A tentative model to explain STIM1β activation. At the resting condition, the full length STIM1 contains all three inhibitory regions to prevent pre‐activation: 1) ER luminal EF‐SAM autoinhibition; 2) cytoplasmic CC1‐SOAR autoinhibition; and 3) inhibitory domain (ID), which work concertedly to force STIM1 adopting a folded‐back configuration and keep itself inactive. After removal of the luminal EF‐SAM domain, the STIM1 cytoplasmic domain (STIM1‐CT) remains largely inactive because of the existence of two remaining braking mechanisms.

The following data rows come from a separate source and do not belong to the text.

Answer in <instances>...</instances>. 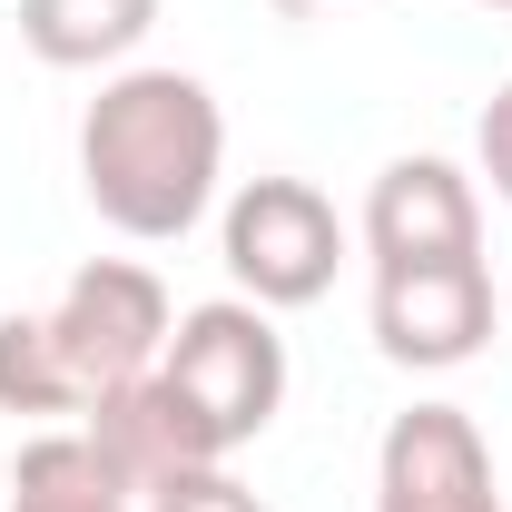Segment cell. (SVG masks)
I'll return each instance as SVG.
<instances>
[{
    "instance_id": "6da1fadb",
    "label": "cell",
    "mask_w": 512,
    "mask_h": 512,
    "mask_svg": "<svg viewBox=\"0 0 512 512\" xmlns=\"http://www.w3.org/2000/svg\"><path fill=\"white\" fill-rule=\"evenodd\" d=\"M217 178H227V109L197 69H109L99 99L79 109V188L138 247L188 237L217 207Z\"/></svg>"
},
{
    "instance_id": "7a4b0ae2",
    "label": "cell",
    "mask_w": 512,
    "mask_h": 512,
    "mask_svg": "<svg viewBox=\"0 0 512 512\" xmlns=\"http://www.w3.org/2000/svg\"><path fill=\"white\" fill-rule=\"evenodd\" d=\"M158 384L207 424L217 453H237V444H256V434L276 424V404H286V335H276V316L247 306V296H207V306H188V316L168 325Z\"/></svg>"
},
{
    "instance_id": "3957f363",
    "label": "cell",
    "mask_w": 512,
    "mask_h": 512,
    "mask_svg": "<svg viewBox=\"0 0 512 512\" xmlns=\"http://www.w3.org/2000/svg\"><path fill=\"white\" fill-rule=\"evenodd\" d=\"M217 256H227L237 296L266 306V316L276 306H316L335 286V266H345V217L306 178H247L227 197V217H217Z\"/></svg>"
},
{
    "instance_id": "277c9868",
    "label": "cell",
    "mask_w": 512,
    "mask_h": 512,
    "mask_svg": "<svg viewBox=\"0 0 512 512\" xmlns=\"http://www.w3.org/2000/svg\"><path fill=\"white\" fill-rule=\"evenodd\" d=\"M168 325H178V306H168V286H158L138 256H89V266L60 286V306H50L60 365L79 375L89 404L119 394V384H138V375H158Z\"/></svg>"
},
{
    "instance_id": "5b68a950",
    "label": "cell",
    "mask_w": 512,
    "mask_h": 512,
    "mask_svg": "<svg viewBox=\"0 0 512 512\" xmlns=\"http://www.w3.org/2000/svg\"><path fill=\"white\" fill-rule=\"evenodd\" d=\"M493 266L453 256V266H375V345L404 375H453L493 345Z\"/></svg>"
},
{
    "instance_id": "8992f818",
    "label": "cell",
    "mask_w": 512,
    "mask_h": 512,
    "mask_svg": "<svg viewBox=\"0 0 512 512\" xmlns=\"http://www.w3.org/2000/svg\"><path fill=\"white\" fill-rule=\"evenodd\" d=\"M375 512H503L493 453L463 404H414L375 444Z\"/></svg>"
},
{
    "instance_id": "52a82bcc",
    "label": "cell",
    "mask_w": 512,
    "mask_h": 512,
    "mask_svg": "<svg viewBox=\"0 0 512 512\" xmlns=\"http://www.w3.org/2000/svg\"><path fill=\"white\" fill-rule=\"evenodd\" d=\"M365 256L375 266H453L483 256V197L453 158H394L365 188Z\"/></svg>"
},
{
    "instance_id": "ba28073f",
    "label": "cell",
    "mask_w": 512,
    "mask_h": 512,
    "mask_svg": "<svg viewBox=\"0 0 512 512\" xmlns=\"http://www.w3.org/2000/svg\"><path fill=\"white\" fill-rule=\"evenodd\" d=\"M79 434H89V444H99V463L128 483V503H148L158 483H178V473H197V463H227V453L207 444V424H197V414H188L158 375H138V384H119V394H99Z\"/></svg>"
},
{
    "instance_id": "9c48e42d",
    "label": "cell",
    "mask_w": 512,
    "mask_h": 512,
    "mask_svg": "<svg viewBox=\"0 0 512 512\" xmlns=\"http://www.w3.org/2000/svg\"><path fill=\"white\" fill-rule=\"evenodd\" d=\"M158 30V0H20V40L50 69H119Z\"/></svg>"
},
{
    "instance_id": "30bf717a",
    "label": "cell",
    "mask_w": 512,
    "mask_h": 512,
    "mask_svg": "<svg viewBox=\"0 0 512 512\" xmlns=\"http://www.w3.org/2000/svg\"><path fill=\"white\" fill-rule=\"evenodd\" d=\"M0 512H128V483L99 463L89 434H30L10 453V503Z\"/></svg>"
},
{
    "instance_id": "8fae6325",
    "label": "cell",
    "mask_w": 512,
    "mask_h": 512,
    "mask_svg": "<svg viewBox=\"0 0 512 512\" xmlns=\"http://www.w3.org/2000/svg\"><path fill=\"white\" fill-rule=\"evenodd\" d=\"M0 414H89L50 316H0Z\"/></svg>"
},
{
    "instance_id": "7c38bea8",
    "label": "cell",
    "mask_w": 512,
    "mask_h": 512,
    "mask_svg": "<svg viewBox=\"0 0 512 512\" xmlns=\"http://www.w3.org/2000/svg\"><path fill=\"white\" fill-rule=\"evenodd\" d=\"M138 512H266V503H256L227 463H197V473H178V483H158Z\"/></svg>"
},
{
    "instance_id": "4fadbf2b",
    "label": "cell",
    "mask_w": 512,
    "mask_h": 512,
    "mask_svg": "<svg viewBox=\"0 0 512 512\" xmlns=\"http://www.w3.org/2000/svg\"><path fill=\"white\" fill-rule=\"evenodd\" d=\"M473 158H483V178H493V197L512 207V79L483 99V128H473Z\"/></svg>"
},
{
    "instance_id": "5bb4252c",
    "label": "cell",
    "mask_w": 512,
    "mask_h": 512,
    "mask_svg": "<svg viewBox=\"0 0 512 512\" xmlns=\"http://www.w3.org/2000/svg\"><path fill=\"white\" fill-rule=\"evenodd\" d=\"M276 10H316V0H276Z\"/></svg>"
},
{
    "instance_id": "9a60e30c",
    "label": "cell",
    "mask_w": 512,
    "mask_h": 512,
    "mask_svg": "<svg viewBox=\"0 0 512 512\" xmlns=\"http://www.w3.org/2000/svg\"><path fill=\"white\" fill-rule=\"evenodd\" d=\"M483 10H512V0H483Z\"/></svg>"
},
{
    "instance_id": "2e32d148",
    "label": "cell",
    "mask_w": 512,
    "mask_h": 512,
    "mask_svg": "<svg viewBox=\"0 0 512 512\" xmlns=\"http://www.w3.org/2000/svg\"><path fill=\"white\" fill-rule=\"evenodd\" d=\"M503 306H512V286H503Z\"/></svg>"
}]
</instances>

For STIM1β, the additional insertion of 31‐residue in the PAD region may perturb the inhibitory function of ID to compromise the autoinhibitory machinery in STIM1β. Although STIM1β still adopts a largely inactive status, its activation kinetics and gating ability to ORAI channels are greatly enhanced. Compared with the largely‐inactive STIM1‐CT, STIM1β‐CT assumes a conformation that is more prone for activation after removal/weakening of two inhibitory brakes. Please note that the oligomeric state, relative positioning and orientation of each domain in the cartoon are yet to be determined by further structural studies.